01 kathryn_archdiocese_of_brisbane in rome

Salus Populi Romani (Protectress of the Roman People)… this is what Professor Boin wants us to attend to… that’s there a spiritual aspect to things that interacts with all “practical” affairs…



Lots of good stuff here, I’d call it a “read n’ heed”, even though it has flaws due to its “West-o-centric” orientation. However, it’s not crank, and I read this twice. It’s a good read, with nary an idle word in it.



Last November, Ted Cruz of Texas stood on the Senate floor and claimed that America, like ancient Rome, faced a moment of grave, existential danger. He’s not the only one telling scary stories about ghosts in togas. Over the past six months alone, media outlets (including this one) averaged about one gloom-and-doom essay a month, citing everything from America’s cultural relativism to the increasing use of drones in military conflict to the spread of gay marriage as proof that Rome’s history is repeating itself. As a historian of the Roman Empire, I’d like to suggest there’s really no need for alarm.

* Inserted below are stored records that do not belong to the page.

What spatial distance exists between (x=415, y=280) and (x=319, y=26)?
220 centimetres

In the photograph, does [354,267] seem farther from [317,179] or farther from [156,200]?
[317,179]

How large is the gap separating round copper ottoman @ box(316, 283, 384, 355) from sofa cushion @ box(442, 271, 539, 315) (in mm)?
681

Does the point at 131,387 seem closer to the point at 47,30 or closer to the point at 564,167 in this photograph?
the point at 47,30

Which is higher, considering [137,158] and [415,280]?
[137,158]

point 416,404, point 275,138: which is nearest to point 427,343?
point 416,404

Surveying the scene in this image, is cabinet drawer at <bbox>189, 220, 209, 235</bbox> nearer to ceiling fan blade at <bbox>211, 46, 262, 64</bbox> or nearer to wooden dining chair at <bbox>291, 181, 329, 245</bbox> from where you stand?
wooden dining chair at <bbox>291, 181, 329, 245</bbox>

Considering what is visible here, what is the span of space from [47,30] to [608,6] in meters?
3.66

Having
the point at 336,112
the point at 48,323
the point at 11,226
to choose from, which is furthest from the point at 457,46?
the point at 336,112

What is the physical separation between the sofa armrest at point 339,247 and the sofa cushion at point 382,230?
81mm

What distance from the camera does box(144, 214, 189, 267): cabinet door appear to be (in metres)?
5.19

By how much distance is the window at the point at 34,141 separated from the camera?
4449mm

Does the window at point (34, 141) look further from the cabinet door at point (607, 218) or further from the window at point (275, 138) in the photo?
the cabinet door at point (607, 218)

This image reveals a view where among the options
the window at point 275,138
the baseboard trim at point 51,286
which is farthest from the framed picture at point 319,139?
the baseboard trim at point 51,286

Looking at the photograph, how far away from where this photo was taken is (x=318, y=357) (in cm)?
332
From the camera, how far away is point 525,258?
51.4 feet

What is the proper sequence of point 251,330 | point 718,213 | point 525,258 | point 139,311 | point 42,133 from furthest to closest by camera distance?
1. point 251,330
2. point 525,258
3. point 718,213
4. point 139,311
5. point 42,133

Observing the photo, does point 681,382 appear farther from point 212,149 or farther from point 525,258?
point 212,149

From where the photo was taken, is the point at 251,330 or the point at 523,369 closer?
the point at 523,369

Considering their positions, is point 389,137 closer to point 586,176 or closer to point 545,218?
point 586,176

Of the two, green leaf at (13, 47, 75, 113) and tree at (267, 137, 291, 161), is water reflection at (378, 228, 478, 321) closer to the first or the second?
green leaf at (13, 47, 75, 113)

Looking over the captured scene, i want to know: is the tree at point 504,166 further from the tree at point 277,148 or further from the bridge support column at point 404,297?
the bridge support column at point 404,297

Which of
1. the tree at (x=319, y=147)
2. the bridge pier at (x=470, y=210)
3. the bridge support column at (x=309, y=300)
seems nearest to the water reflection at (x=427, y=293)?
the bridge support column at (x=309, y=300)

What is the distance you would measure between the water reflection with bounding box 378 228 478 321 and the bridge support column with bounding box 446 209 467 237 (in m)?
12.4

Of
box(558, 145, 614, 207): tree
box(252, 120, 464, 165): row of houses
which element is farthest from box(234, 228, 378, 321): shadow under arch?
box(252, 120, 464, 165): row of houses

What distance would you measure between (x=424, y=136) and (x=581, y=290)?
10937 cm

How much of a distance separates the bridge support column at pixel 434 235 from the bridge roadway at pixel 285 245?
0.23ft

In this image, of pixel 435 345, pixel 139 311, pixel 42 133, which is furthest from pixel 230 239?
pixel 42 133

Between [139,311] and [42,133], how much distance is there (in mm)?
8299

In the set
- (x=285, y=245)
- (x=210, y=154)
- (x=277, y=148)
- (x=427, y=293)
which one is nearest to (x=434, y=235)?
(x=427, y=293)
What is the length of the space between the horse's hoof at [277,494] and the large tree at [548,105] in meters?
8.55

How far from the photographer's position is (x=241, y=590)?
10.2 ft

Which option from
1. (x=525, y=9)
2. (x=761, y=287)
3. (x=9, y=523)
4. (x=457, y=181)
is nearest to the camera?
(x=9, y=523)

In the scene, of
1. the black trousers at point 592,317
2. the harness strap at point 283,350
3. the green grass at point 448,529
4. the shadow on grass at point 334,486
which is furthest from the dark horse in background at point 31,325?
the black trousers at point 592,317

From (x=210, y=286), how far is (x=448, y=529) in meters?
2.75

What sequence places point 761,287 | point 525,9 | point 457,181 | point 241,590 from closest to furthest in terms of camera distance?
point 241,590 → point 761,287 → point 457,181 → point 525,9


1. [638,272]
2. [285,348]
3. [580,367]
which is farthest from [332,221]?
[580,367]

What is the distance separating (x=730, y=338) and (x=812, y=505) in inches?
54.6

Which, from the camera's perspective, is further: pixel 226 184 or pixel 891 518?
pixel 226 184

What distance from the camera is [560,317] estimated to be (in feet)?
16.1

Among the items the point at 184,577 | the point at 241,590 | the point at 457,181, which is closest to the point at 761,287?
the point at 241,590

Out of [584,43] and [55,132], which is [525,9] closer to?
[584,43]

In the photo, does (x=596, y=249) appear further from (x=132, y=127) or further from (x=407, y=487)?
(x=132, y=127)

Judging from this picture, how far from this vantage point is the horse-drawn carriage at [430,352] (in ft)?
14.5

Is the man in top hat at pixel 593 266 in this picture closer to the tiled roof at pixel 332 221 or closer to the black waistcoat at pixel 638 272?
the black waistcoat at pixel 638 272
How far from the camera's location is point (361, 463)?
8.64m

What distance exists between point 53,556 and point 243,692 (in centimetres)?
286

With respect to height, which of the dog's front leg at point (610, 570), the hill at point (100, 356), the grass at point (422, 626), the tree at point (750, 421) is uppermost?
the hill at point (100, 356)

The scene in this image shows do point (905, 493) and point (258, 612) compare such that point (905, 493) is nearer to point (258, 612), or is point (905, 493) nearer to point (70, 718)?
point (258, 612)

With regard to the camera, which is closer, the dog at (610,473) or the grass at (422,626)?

One of the most well-known moments in history, the “Fall of Rome” isn’t a historical event. It isn’t even a series of unfortunate mistakes. It’s more akin to a theological idea, and the time has come to stop screwing up the way we talk about it. Understanding the place of religion in history is an urgent one, too. In the wake of the terrorist attacks on Charlie Hebdo and the rise of the so-called Islamic State, many commentators, even President Obama, began to wonder whether it was fair to call Islamic extremism “religious”. Everyone was and is eager to find ways to talk about a world faith without condemning it as inherently intolerant. Unfortunately, our track record in this area isn’t good.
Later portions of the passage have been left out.